Some years ago, we were retained by the provider of a managed PKI services to interview some of their customers (large commercial organisations) to find out how the service was going. They hated it, and it later folded. But the service wasn’t proving economic to provide anyway. The service provider had decided to issue soft certificates rather than hardware because of cost, but the fact is that the soft certificates ended up costing far more.
There were two key reasons for this.
One was support costs. The soft certificates would need to be reloaded every time a PC crashed or had to be swapped, they were frequently corrupted by system crashes and because they were personal (ie, the certificate was issued to the PC user, not to the PC) they had to be moved from machine to machine, which was something users couldn’t do themselves.

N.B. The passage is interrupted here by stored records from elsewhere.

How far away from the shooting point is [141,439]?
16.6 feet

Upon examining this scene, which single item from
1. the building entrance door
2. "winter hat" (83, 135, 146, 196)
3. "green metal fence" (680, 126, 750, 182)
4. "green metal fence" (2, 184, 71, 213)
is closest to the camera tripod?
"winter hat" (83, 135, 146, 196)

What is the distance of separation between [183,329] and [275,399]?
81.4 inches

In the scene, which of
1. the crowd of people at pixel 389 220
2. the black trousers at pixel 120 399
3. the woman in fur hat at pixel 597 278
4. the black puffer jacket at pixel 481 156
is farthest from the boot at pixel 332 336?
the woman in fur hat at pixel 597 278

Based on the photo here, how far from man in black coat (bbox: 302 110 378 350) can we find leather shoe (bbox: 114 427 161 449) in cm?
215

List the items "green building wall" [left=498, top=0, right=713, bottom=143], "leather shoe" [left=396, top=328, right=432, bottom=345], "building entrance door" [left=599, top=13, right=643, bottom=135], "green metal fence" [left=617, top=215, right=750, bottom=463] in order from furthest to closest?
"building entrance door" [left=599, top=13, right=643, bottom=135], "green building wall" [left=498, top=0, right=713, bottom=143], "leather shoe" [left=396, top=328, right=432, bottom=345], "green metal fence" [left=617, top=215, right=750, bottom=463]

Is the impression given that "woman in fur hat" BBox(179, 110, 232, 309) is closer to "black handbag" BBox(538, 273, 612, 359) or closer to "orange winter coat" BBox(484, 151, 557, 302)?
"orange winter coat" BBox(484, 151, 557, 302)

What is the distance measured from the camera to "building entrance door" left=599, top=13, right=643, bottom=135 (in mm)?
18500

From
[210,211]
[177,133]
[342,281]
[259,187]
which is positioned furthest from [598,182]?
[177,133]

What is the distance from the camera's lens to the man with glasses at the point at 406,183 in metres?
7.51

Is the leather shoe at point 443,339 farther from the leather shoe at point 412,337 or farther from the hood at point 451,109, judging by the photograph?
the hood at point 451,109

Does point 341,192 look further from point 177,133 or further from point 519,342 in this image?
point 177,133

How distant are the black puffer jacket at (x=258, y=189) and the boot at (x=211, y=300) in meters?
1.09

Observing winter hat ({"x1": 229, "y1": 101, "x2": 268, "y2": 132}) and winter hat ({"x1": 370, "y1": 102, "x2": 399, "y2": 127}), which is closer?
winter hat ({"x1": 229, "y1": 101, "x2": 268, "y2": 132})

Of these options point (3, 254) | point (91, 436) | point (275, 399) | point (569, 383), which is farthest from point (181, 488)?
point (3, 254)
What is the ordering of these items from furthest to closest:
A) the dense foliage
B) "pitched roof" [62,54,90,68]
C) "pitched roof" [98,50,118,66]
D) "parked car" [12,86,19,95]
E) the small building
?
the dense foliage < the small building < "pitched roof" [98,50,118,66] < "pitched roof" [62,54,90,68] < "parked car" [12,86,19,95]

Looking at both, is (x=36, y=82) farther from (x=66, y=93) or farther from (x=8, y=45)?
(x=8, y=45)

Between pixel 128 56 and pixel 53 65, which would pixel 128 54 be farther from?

The other was complexity. Explaining what certificates were and what they did — to junior staff who had no real interest in the topic (like most people!) — was near impossible. By contrast, the simple proposition "when you want to log in to the ordering system or use company e-mail, you must put in your smart card and enter your PIN" would have been significantly less expensive over the system lifetime. The moral of this story is that a $1 soft certificate does not make for a cheaper implementation that a $5 smart card and USB reader bundle.
What’s more, customers in (eg, the UK) already have smart cards and PINs given to them by their banks. So adding a cheap USB reader doesn’t seem like a big deal. Since all UK chip and PIN cards will have to be re-issued as DDA cards at some point (in some countries, such as France, the rollover has already started), they will have cryptographic co-processors that can be used by a digital signature application to provide genuine end-to-end security between the customer and their bank.